-- Set exercise --
How many lines of the material below contain the word "picture"? Reply with the number only.
※
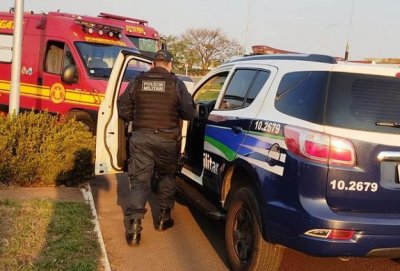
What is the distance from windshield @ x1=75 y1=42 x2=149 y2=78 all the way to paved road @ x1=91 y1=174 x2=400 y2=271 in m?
3.87

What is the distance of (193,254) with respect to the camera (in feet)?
16.1

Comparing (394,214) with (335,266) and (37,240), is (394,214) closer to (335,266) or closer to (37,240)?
(335,266)

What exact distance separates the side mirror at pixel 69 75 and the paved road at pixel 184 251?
12.0ft

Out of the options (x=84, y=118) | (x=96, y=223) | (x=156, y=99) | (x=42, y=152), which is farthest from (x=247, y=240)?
(x=84, y=118)

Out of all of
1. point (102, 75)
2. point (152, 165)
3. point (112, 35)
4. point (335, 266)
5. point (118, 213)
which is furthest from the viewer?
point (112, 35)

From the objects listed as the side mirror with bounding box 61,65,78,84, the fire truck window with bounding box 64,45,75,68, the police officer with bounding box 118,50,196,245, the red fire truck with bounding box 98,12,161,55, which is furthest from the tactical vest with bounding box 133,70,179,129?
the red fire truck with bounding box 98,12,161,55

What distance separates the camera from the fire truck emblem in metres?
9.45

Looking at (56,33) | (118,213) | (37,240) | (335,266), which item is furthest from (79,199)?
(56,33)

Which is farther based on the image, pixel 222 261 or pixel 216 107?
pixel 216 107

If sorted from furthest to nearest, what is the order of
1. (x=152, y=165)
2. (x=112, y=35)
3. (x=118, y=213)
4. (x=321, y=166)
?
(x=112, y=35)
(x=118, y=213)
(x=152, y=165)
(x=321, y=166)

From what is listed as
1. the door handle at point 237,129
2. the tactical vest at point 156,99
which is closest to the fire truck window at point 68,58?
the tactical vest at point 156,99

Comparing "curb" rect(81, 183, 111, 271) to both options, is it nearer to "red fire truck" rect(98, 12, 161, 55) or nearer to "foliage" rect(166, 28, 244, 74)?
"red fire truck" rect(98, 12, 161, 55)

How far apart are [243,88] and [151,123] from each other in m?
0.97

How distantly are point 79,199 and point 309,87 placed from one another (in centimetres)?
370
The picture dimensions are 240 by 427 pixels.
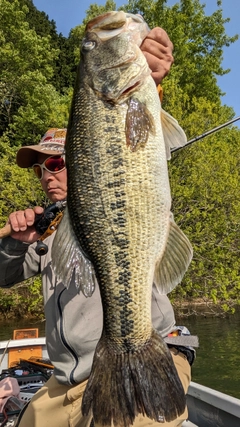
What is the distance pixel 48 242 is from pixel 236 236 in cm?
1347

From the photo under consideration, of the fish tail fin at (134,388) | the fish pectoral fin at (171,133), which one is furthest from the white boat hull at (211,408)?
the fish pectoral fin at (171,133)

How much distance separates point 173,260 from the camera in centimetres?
196

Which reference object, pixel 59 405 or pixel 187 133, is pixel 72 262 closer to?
pixel 59 405

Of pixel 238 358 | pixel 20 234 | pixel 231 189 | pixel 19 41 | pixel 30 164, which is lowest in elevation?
pixel 238 358

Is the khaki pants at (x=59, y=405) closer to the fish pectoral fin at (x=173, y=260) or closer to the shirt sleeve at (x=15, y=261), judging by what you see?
the shirt sleeve at (x=15, y=261)

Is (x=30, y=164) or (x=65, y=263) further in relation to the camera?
(x=30, y=164)

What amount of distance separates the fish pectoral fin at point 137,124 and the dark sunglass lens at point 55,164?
1097mm

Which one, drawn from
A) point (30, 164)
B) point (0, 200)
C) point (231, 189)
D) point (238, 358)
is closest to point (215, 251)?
point (231, 189)

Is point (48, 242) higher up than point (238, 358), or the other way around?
point (48, 242)

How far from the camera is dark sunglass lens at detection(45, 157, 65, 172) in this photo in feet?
9.73

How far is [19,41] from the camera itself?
21.6 meters

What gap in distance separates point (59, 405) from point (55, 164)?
1.46m

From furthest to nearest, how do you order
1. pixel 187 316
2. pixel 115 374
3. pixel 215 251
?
pixel 187 316, pixel 215 251, pixel 115 374

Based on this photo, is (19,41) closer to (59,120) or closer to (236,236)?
(59,120)
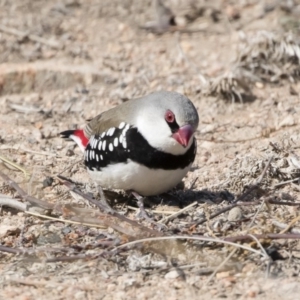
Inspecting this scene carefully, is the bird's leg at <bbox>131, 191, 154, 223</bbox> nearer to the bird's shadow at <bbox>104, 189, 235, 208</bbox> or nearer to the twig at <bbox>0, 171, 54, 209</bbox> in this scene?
the bird's shadow at <bbox>104, 189, 235, 208</bbox>

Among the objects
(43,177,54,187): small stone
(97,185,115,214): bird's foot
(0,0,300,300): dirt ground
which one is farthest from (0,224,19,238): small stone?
(43,177,54,187): small stone

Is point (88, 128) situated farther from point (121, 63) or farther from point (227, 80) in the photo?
point (121, 63)

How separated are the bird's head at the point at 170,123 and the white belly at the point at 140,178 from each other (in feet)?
0.55

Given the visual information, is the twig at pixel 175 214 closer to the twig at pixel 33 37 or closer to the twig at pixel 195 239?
the twig at pixel 195 239

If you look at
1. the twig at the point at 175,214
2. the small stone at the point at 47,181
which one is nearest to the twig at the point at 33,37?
the small stone at the point at 47,181

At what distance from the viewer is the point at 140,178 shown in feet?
18.0

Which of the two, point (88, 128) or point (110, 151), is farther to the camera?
point (88, 128)

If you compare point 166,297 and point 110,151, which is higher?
point 110,151

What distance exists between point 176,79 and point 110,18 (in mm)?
1714

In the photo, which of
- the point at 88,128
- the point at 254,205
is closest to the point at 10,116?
the point at 88,128

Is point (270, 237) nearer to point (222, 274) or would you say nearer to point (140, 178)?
point (222, 274)

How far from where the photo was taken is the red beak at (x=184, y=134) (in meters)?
5.30

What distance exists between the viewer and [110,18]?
32.7ft

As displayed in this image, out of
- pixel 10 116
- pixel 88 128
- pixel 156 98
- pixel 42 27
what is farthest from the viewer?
pixel 42 27
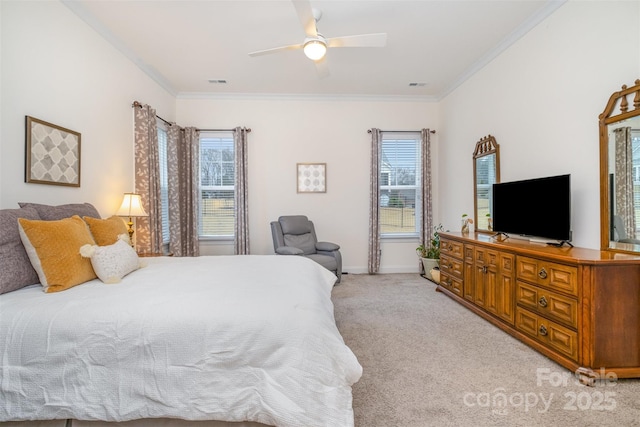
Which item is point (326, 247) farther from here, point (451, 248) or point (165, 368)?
point (165, 368)

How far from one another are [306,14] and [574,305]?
284cm

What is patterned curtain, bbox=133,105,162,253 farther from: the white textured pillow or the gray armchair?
the white textured pillow

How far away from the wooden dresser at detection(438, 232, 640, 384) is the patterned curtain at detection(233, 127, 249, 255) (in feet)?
11.8

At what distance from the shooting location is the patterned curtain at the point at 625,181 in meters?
2.17

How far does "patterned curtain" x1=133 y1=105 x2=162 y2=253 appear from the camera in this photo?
12.3 ft

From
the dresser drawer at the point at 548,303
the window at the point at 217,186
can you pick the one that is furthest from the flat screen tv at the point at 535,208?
the window at the point at 217,186

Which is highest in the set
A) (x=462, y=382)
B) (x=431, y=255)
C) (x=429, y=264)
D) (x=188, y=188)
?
(x=188, y=188)

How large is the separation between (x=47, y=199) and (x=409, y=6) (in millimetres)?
3609

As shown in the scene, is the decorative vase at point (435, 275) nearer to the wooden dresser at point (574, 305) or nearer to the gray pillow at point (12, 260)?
the wooden dresser at point (574, 305)

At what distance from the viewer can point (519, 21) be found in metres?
3.11

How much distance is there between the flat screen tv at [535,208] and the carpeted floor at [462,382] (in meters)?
1.00

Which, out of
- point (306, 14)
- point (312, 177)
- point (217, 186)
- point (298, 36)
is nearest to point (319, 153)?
point (312, 177)

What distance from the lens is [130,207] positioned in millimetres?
3273

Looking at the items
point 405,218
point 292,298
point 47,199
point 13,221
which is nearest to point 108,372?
point 292,298
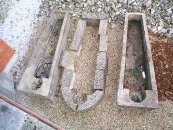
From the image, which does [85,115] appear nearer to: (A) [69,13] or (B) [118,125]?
(B) [118,125]

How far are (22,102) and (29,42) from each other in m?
1.59

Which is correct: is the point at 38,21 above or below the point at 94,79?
above

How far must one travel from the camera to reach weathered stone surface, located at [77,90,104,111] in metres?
6.23

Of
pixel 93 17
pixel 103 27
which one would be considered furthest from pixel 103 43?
pixel 93 17

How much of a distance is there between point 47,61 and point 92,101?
1481 mm

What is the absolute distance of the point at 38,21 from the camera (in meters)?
7.90

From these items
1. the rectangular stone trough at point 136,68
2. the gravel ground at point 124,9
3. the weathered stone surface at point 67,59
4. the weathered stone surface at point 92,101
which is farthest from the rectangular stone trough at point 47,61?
the rectangular stone trough at point 136,68

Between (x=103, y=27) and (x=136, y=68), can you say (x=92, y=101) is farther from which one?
(x=103, y=27)

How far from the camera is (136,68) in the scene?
6785 millimetres

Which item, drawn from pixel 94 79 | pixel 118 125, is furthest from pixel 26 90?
pixel 118 125

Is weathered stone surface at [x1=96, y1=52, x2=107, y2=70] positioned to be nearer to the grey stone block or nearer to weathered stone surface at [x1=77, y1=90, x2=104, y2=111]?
weathered stone surface at [x1=77, y1=90, x2=104, y2=111]

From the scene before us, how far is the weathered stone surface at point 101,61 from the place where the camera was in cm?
660

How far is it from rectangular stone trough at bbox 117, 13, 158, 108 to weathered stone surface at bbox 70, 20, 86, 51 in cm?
97

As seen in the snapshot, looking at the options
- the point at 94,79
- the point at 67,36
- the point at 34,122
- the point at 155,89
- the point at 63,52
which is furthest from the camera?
the point at 67,36
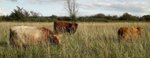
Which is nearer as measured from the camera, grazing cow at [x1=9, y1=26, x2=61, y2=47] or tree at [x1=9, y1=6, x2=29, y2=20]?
grazing cow at [x1=9, y1=26, x2=61, y2=47]

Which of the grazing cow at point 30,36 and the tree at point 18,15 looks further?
the tree at point 18,15

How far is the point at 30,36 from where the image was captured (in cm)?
783

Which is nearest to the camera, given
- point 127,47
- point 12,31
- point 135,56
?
point 135,56

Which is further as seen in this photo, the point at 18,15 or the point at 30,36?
the point at 18,15

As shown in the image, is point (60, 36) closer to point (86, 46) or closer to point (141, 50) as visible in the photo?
point (86, 46)

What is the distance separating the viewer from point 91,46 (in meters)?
6.67

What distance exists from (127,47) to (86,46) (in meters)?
0.75

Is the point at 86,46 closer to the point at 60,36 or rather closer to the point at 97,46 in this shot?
the point at 97,46

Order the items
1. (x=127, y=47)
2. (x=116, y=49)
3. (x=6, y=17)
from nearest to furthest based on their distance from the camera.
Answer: (x=116, y=49) → (x=127, y=47) → (x=6, y=17)

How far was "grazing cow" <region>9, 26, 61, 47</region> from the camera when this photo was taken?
25.3ft

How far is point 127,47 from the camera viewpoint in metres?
6.45

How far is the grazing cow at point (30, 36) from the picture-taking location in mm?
7706

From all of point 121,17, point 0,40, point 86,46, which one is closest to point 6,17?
point 121,17

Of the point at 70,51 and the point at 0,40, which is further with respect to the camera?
the point at 0,40
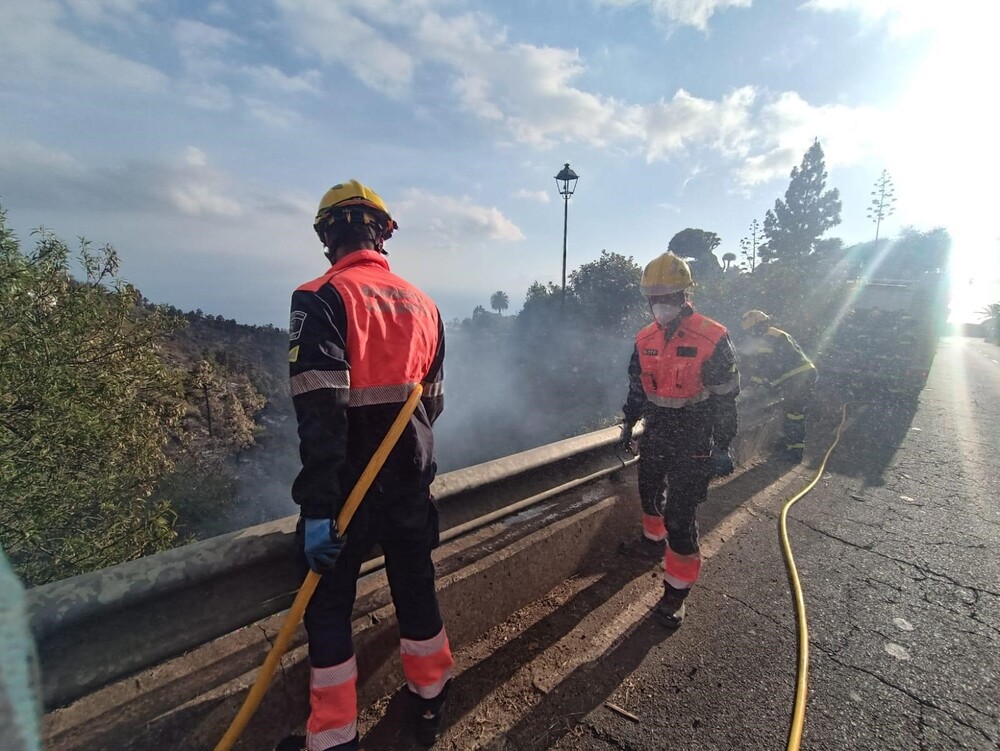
※
-- Reply --
2